Table 6 Synopsis: Bone metabolism: what we have to consider

Conclusion

A detailed anamnesis in combination of an evaluation of individual risk factors e.g. by the FRAX® tool of WHO may raise suspicion of clinically relevant bone loss, which would be confirmed by clinical investigations, conventional X-ray and BMD measurements. Due to its strong impact on therapeutic measures, it is important to differentiate between primary and secondary osteoporosis which is achieved by a “basal laboratory” and by extended laboratory investigations, if necessary. 25OHD and bone turnover markers support the assessment of fracture risk and the markers enable the estimation of the bone turnover rate. An underlying disease must be treated appropriately and the therapeutic success must be proved by disease-specific parameters.

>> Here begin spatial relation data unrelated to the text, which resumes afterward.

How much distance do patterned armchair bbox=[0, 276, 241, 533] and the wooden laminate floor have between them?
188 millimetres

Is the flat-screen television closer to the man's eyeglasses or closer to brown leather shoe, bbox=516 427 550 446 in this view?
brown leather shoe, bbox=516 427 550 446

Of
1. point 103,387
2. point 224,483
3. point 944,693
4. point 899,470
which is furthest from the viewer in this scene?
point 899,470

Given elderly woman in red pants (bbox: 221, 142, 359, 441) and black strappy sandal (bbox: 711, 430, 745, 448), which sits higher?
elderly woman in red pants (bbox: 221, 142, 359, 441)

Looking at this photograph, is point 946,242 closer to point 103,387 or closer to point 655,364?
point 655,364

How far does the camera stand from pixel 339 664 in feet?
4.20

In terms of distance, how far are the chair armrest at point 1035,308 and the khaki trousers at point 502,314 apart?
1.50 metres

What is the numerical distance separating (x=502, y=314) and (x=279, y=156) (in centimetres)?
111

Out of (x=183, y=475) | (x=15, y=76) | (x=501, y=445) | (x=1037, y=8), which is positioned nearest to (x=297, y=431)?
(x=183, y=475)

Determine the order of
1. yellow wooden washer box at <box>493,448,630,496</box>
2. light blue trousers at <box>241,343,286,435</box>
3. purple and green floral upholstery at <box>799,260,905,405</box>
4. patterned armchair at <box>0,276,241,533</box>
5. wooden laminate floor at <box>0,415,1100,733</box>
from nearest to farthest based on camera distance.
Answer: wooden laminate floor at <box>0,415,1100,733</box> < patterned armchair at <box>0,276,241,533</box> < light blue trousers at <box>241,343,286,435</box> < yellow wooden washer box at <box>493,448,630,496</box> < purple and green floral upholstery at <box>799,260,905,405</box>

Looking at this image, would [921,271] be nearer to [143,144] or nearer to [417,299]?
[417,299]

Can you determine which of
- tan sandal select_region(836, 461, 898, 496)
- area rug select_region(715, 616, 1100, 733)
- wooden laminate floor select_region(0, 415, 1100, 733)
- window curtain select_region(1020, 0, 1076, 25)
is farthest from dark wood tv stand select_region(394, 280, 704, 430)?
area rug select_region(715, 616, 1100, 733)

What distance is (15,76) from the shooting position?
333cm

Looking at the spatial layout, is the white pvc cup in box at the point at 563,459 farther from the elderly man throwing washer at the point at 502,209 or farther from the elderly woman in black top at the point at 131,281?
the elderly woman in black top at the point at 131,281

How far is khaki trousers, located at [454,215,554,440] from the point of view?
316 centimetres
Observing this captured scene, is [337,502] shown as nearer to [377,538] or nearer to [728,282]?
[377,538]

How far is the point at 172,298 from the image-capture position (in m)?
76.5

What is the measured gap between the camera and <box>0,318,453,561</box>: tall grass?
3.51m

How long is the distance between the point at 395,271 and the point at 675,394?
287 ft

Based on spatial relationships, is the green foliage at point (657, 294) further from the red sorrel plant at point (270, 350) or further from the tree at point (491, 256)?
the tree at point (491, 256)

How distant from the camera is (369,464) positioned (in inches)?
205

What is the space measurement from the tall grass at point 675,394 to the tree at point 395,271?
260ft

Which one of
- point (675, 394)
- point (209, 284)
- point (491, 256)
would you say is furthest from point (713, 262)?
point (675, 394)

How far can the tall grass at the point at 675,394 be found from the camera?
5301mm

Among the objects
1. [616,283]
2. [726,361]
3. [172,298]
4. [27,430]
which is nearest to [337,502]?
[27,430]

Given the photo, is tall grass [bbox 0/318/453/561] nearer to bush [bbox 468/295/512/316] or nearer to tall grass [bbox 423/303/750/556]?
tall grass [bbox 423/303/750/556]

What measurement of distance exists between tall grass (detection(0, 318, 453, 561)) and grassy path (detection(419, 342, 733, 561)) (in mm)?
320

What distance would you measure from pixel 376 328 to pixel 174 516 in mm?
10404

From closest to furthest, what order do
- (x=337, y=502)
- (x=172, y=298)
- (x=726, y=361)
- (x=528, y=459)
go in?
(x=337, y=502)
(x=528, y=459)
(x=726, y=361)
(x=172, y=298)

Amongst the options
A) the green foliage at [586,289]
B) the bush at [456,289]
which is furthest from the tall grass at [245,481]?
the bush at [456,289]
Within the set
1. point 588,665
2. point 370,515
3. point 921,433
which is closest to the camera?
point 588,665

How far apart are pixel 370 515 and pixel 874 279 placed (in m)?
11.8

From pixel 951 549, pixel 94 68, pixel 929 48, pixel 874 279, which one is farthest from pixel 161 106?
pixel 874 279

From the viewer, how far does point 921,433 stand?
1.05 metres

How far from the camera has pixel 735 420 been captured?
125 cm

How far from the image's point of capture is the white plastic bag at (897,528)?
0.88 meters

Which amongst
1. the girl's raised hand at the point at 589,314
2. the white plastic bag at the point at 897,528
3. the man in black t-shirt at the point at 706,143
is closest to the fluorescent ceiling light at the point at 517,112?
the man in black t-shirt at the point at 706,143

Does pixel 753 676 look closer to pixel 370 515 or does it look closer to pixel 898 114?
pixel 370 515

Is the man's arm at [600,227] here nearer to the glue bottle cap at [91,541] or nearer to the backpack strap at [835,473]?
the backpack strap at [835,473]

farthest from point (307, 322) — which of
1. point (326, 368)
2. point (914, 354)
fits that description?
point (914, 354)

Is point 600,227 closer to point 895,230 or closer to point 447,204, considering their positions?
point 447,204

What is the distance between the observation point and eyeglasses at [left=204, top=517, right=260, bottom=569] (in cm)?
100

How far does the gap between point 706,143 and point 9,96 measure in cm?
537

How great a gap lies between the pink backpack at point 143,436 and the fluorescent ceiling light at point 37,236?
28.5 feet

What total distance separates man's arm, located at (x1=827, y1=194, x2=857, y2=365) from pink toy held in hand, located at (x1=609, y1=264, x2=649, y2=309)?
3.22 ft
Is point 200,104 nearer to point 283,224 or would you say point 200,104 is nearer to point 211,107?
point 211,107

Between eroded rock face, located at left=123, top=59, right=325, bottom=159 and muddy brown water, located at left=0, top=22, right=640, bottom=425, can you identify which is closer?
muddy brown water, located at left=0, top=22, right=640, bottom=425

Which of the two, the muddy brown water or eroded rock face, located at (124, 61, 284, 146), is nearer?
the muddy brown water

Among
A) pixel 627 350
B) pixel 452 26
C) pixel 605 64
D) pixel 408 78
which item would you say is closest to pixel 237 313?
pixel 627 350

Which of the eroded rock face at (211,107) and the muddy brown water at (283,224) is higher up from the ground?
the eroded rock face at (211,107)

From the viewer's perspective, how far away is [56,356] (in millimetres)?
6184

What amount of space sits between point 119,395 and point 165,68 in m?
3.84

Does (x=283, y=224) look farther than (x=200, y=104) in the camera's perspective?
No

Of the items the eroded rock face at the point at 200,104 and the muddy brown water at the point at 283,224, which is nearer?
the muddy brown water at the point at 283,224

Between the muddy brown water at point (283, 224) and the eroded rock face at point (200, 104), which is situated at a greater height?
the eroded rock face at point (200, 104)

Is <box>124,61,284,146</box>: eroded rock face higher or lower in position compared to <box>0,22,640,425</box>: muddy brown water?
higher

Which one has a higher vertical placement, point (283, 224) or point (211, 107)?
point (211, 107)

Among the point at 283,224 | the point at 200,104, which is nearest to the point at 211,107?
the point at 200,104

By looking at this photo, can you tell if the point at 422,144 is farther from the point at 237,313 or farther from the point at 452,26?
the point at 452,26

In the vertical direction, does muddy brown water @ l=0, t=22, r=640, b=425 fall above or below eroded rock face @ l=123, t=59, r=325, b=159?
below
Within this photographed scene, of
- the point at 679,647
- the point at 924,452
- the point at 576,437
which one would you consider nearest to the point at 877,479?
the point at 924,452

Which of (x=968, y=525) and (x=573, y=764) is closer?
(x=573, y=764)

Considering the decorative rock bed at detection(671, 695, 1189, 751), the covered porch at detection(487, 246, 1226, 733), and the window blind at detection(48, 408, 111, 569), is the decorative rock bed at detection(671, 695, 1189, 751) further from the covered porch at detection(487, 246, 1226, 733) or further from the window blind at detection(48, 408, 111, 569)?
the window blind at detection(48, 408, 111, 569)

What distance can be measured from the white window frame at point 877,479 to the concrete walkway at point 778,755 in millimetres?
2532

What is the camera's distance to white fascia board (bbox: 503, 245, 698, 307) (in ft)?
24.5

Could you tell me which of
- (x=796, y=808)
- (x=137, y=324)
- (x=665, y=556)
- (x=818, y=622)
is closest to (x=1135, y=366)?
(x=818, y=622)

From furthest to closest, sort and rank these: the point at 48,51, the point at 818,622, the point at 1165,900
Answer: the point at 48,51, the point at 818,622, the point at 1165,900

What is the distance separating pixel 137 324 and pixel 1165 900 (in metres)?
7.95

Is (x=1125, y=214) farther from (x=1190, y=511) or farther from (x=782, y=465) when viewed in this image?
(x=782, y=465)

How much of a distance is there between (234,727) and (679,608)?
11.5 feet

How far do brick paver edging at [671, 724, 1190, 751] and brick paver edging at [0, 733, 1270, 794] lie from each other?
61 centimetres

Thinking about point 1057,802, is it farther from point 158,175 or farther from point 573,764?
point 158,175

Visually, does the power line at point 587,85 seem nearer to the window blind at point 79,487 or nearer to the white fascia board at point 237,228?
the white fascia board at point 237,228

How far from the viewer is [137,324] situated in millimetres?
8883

Bone treatment depends on fracture risk assessment and the severity of the impairment. Clearly, high-risk patients must be treated and monitored more efficiently compared to patients of low risk. Today a plurality of bone-specific medications exists with different mechanisms of action. The drugs are dosed daily or as a depot and operate in antiresorptive and/or anabolic fashion. Understandably, the therapy must be optimized to the patient’s individual responsiveness. Monitoring drug treatment of osteoporosis is an established application of bone turnover markers, because markers allow an early judgement of therapeutic success or failure within months compared to late decisions obtained from BMD reports. This has an important economical aspect. Taking a costly daily medication and detecting its failure about 1–2 years later by BMD examination will waste health budget, frustrate the patient, diminish his confidence in the prescribing physician and the compliance for a further therapy. Osteoporosis therapy monitoring by bone turnover markers in patients with high fracture risk most likely improve economic perspectives, not only by the enhanced efficacy in the early detection of a response, but also by the well-documented adherence of patients to the prescriptions and a better relationship with the physician. By a reasonable application of bone turnover markers in the monitoring of bone therapy, BMD will not lose relevance in the surveillance of bone disease, but its importance can be restricted to controls in larger time intervals, which may also help to save costs.